2001 WNBA All-Star Game
|  | 1 | 2 | Total |
| West | 40 | 40 | 80 |
| East | 30 | 42 | 72 |
- Date: July 16, 2001
- Arena: TD Waterhouse Centre
- City: Orlando, Florida
- MVP: Lisa Leslie
- Attendance: 16,906

WNBA All-Star Game
| < 2000 | 2002 > |

= 2001 WNBA All-Star Game =

Exhibition basketball game

The 2001 WNBA All-Star Game was played on July 16, 2001, at TD Waterhouse Centre in Orlando, Florida. This was the 3rd annual WNBA All-Star Game.

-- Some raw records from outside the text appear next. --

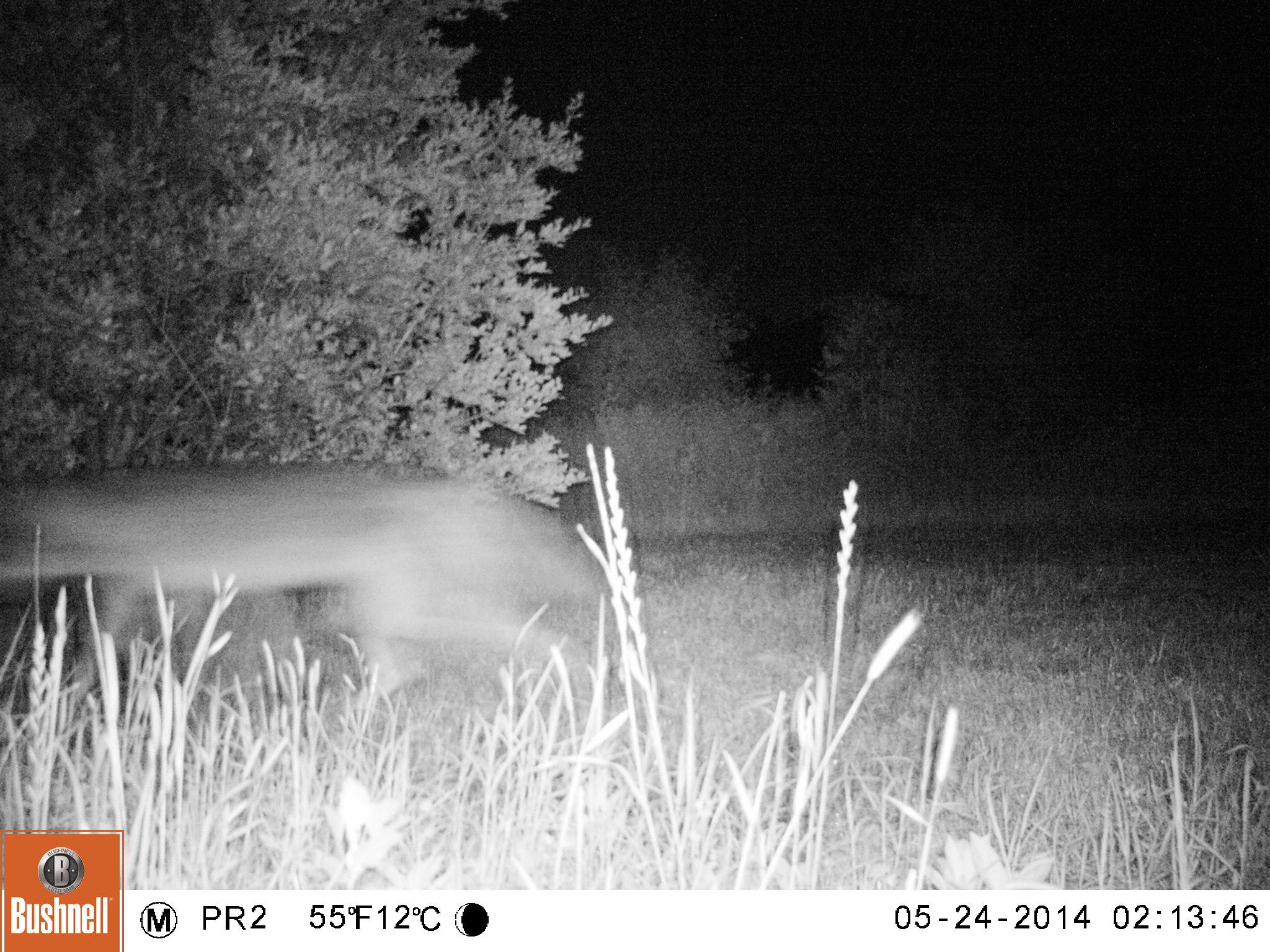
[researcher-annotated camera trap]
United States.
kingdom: Animalia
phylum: Chordata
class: Mammalia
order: Carnivora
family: Canidae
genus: Canis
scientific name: Canis latrans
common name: coyote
Coyote (Canis latrans).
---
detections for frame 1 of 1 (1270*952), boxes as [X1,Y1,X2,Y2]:
Coyote: [4,435,620,739]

The West defeated the East, 80–72, and Lisa Leslie was named the All-Star Game MVP after recording 20 points and nine rebounds.

==Rosters==

Western Conference All-Stars
| Pos. | Player | Team | Selection # |
Starters
| G | Ticha Penicheiro | Sacramento Monarchs | 3rd |
| G | Janeth Arcain | Houston Comets | 1st |
| F | Tina Thompson | Houston Comets | 3rd |
| F | Ruthie Bolton-Holifield | Sacramento Monarchs | 2nd |
| C | Yolanda Griffith | Sacramento Monarchs | 3rd |
Reserves
| G | Tamecka Dixon | Los Angeles Sparks | 1st |
| G | Jackie Stiles | Portland Fire | 1st |
| F | Katie Smith | Minnesota Lynx | 2nd |
| F | Natalie Williams ^{1} | Utah Starzz | 3rd |
| F | Lauren Jackson | Seattle Storm | 1st |
| C | Lisa Leslie | Los Angeles Sparks | 3rd |

Eastern Conference All-Stars
| Pos. | Player | Team | Selection # |
Starters
| G | Teresa Weatherspoon | New York Liberty | 3rd |
| G | Nikki McCray | Washington Mystics | 3rd |
| G | Vickie Johnson | New York Liberty | 2nd |
| F | Chamique Holdsclaw ^{1} | Washington Mystics | 3rd |
| C | Tari Phillips | New York Liberty | 2nd |
Reserves
| G | Merlakia Jones | Cleveland Rockers | 3rd |
| G | Nykesha Sales ^{2} | Orlando Miracle | 3rd |
| G | Dawn Staley | Charlotte Sting | 1st |
| G | Andrea Stinson | Charlotte Sting | 2nd |
| G | Rita Williams ^{2} | Indiana Fever | 1st |
| F | Elena Baranova | Miami Sol | 1st |
| F | Taj McWilliams ^{3} | Orlando Miracle | 3rd |
| F | Chasity Melvin ^{1} | Cleveland Rockers | 1st |

- ^{1} Injured
- ^{2} Injury replacement
- ^{3} Starting in place of injured player

==Game==

===Coaches===
The coach for the Western Conference was Houston Comets coach Van Chancellor. The coach for the Eastern Conference was New York Liberty coach Richie Adubato.